[Texto fornecido]
—————
Alguns outros condenaram o desastre sem identificar a causa. O secretário-geral das Nações Unidas, o presidente do Parlamento Europeu, o primeiro-ministro do Canadá, o chanceler da Alemanha e muitos outros fazem parte deste grupo. O chanceler alemão disse ainda que é preciso saber quem provocou o bombardeio do Hospital Batista em Gaza. Este foi também o pedido do presidente do Parlamento Europeu.
Entretanto, a reação de Vladimir Putin foi diferente. Ele próprio é acusado de apoiar direta e indiretamente o Hamas no ataque a Israel, e diz-se que seu país tem inúmeros interesses nesta guerra. Sem identificar a causa do desastre, ele apenas expressou pesar.
—————
[Material fornecido]
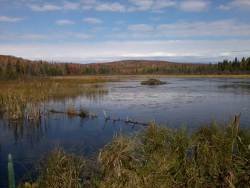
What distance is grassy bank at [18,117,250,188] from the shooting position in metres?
5.80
—————
[Tarefas propostas]
A. Reescreva, por favor, o trecho do texto sobre o bombardeio do hospital em Gaza que começa em "Alguns outros condenaram" e termina em "apenas expressou pesar.", trocando "Parlamento Europeu" por "Conselho Europeu".
B. Com base no texto sobre o bombardeio do hospital em Gaza, explique por que o secretário-geral das Nações Unidas é incluído no grupo mencionado no início.

[Respostas por tarefa]
A.
Alguns outros condenaram o desastre sem identificar a causa. O secretário-geral das Nações Unidas, o presidente do Conselho Europeu, o primeiro-ministro do Canadá, o chanceler da Alemanha e muitos outros fazem parte deste grupo. O chanceler alemão disse ainda que é preciso saber quem provocou o bombardeio do Hospital Batista em Gaza. Este foi também o pedido do presidente do Conselho Europeu.
Entretanto, a reação de Vladimir Putin foi diferente. Ele próprio é acusado de apoiar direta e indiretamente o Hamas no ataque a Israel, e diz-se que seu país tem inúmeros interesses nesta guerra. Sem identificar a causa do desastre, ele apenas expressou pesar.

B. Ele é incluído porque está entre aqueles que condenaram o desastre sem identificar a causa, que é o critério que define esse grupo.